Nel cuore di Trento, la festa di Santa Barbara si configura ogni anno come un momento di profonda gratitudine e celebrazione, un tributo vibrante a coloro che, silenziosamente e con instancabile dedizione, vegliano sulla sicurezza della comunità: i vigili del fuoco volontari.
Un esercito di eroi quotidiani, composto attualmente da 357 unità, di cui 285 effettivi e 72 allievi in formazione, che incarnano un modello di impegno civico e spirito di sacrificio unico nel suo genere.
Il bilancio dell’attività svolta quest’anno dipinge un quadro eloquente della loro essenziale presenza.
Un totale di 2.655 interventi, numeri che trascendono la semplice statistica per raccontare storie di vite salvate, pericoli scongiurati e danni minimizzati.
La complessità delle emergenze affrontate è sorprendente: dalle delicate ricerche di persone scomparse (82 in totale), che richiedono acume, perseveranza e una profonda conoscenza del territorio, agli interventi di pulizia delle strade (170), fondamentali per garantire la viabilità in condizioni avverse.
Gli incidenti stradali (424), spesso traumatici e urgenti, hanno richiesto interventi rapidi e professionali, mentre le aperture di porte (264) hanno fornito un servizio essenziale per chi si è trovato in situazioni di vulnerabilità.
La loro attività non si limita agli interventi d’urgenza.

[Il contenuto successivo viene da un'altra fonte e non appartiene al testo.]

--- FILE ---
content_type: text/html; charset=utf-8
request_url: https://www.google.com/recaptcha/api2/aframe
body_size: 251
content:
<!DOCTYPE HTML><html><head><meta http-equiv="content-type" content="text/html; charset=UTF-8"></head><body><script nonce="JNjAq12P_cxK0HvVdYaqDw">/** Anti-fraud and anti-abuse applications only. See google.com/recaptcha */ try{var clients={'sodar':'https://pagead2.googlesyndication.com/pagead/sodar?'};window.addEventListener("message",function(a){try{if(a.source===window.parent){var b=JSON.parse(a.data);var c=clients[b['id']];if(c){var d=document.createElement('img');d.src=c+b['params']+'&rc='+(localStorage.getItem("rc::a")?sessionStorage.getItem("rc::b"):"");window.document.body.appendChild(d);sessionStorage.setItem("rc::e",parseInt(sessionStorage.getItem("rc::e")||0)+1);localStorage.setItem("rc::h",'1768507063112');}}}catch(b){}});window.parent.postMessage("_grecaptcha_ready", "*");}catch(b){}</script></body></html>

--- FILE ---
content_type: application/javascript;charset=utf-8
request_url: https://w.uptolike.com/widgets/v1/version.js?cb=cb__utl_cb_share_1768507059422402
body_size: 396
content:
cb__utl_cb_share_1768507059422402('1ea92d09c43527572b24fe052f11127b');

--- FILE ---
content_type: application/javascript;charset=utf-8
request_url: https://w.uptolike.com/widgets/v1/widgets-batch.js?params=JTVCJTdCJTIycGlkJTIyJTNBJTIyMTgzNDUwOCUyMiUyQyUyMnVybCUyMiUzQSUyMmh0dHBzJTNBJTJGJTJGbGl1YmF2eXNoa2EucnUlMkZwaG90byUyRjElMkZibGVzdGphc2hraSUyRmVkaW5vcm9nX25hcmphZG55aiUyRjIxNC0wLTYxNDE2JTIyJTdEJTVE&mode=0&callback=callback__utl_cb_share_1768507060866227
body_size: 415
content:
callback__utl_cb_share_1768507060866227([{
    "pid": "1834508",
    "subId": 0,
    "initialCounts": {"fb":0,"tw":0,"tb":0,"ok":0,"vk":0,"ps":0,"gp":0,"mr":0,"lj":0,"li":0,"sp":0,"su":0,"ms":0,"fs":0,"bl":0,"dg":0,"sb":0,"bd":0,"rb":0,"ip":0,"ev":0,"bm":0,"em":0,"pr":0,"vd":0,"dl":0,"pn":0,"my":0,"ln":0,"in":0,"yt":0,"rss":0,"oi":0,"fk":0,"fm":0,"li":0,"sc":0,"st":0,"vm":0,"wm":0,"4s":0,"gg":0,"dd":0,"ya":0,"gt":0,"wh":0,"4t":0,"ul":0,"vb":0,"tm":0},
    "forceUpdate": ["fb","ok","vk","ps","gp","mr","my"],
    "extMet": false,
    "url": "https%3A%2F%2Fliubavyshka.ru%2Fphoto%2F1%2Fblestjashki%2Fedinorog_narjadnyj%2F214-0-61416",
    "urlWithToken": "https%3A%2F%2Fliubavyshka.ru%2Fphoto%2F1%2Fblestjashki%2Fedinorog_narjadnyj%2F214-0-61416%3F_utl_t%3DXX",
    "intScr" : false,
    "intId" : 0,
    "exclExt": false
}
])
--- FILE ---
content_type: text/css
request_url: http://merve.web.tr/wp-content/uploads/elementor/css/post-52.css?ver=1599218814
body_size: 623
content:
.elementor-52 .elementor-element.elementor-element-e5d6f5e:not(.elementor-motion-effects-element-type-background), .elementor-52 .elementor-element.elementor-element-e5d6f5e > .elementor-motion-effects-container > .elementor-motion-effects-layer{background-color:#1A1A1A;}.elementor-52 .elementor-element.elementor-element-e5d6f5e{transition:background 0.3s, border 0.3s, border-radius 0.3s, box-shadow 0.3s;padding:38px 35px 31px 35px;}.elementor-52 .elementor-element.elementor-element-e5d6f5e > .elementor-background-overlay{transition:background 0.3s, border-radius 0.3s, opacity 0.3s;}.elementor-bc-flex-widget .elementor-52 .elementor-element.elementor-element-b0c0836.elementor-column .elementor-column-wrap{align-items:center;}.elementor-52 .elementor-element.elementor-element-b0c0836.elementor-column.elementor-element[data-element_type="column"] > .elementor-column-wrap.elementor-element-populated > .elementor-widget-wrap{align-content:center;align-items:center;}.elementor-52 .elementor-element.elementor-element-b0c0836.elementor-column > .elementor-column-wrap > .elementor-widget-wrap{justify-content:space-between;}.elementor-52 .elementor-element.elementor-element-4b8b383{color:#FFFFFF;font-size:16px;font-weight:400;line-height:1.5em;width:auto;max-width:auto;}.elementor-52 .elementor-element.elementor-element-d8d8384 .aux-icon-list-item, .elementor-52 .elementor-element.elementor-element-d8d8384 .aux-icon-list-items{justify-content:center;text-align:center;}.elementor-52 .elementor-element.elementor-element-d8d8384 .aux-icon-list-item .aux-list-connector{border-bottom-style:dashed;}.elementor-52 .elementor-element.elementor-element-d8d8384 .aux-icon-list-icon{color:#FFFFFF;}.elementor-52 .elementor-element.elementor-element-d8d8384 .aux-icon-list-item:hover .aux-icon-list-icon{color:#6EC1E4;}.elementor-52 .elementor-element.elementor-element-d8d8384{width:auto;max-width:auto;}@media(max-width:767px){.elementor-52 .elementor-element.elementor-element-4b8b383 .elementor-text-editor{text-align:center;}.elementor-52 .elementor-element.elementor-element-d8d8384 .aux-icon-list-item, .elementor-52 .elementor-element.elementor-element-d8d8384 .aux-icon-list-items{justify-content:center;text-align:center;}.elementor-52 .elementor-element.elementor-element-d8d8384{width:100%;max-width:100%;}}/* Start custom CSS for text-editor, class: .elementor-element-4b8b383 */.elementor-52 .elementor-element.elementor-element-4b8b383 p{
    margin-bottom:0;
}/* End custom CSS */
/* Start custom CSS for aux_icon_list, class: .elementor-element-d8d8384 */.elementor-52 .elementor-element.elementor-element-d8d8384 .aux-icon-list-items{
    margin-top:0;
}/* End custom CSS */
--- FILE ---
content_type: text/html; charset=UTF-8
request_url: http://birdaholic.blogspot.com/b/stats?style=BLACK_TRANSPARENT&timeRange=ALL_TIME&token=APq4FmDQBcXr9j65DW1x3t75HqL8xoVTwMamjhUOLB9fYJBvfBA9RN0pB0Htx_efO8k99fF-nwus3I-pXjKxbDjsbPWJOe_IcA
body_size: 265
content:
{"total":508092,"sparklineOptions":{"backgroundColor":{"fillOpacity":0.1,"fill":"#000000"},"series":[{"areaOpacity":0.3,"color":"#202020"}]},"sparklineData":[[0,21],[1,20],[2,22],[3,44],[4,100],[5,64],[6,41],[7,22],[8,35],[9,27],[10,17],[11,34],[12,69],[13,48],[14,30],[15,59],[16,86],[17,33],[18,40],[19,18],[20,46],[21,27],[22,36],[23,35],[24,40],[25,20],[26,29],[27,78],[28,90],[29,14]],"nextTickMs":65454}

I 235 soccorsi a persone testimoniano la loro capacità di fornire assistenza e conforto in momenti di difficoltà.
I 62 interventi per fughe di gas e i 14 interventi anti-inquinamento evidenziano la loro competenza nella gestione di situazioni potenzialmente pericolose per la salute pubblica.
I 10 incendi boschivi, le 175 uscite per incendi e i 55 sopralluoghi dimostrano la loro preparazione nel contrasto alle fiamme, un elemento cruciale nella tutela del patrimonio naturale della regione.
Si segnalano inoltre i 155 soccorsi ad animali, un ulteriore esempio della loro sensibilità e del loro impegno verso la comunità.
I 101 allagamenti e le 432 bonifiche da insetti rappresentano ulteriori sfide che hanno saputo affrontare con professionalità.
La preparazione costante è la pietra angolare di questa straordinaria realtà.
Sono state accumulate ben 4153 ore di formazione teorica, indispensabili per l’aggiornamento delle competenze, a cui si aggiungono ben 20.018 ore di formazione pratica, simulate su scenari reali e improntate all’apprendimento continuo.
Un esempio emblematico del loro spirito di servizio è stato il dispiegamento di tre corpi volontari fuori regione, in un’operazione di supporto logistico durante il funerale di Papa Francesco, un evento di portata internazionale che ha richiesto una risposta coordinata e tempestiva.
Questa missione, che ha visto i vigili trentini operare in un contesto di emergenza nazionale, conferma il loro ruolo di pilastri fondamentali nella sicurezza del Paese, testimoniando la loro disponibilità ad intervenire al di là dei confini territoriali, pronti a rispondere a qualsiasi chiamata.
La festa di Santa Barbara è quindi non solo una celebrazione, ma un riconoscimento del valore inestimabile di un patrimonio umano e professionale che rende Trento più sicura e resiliente.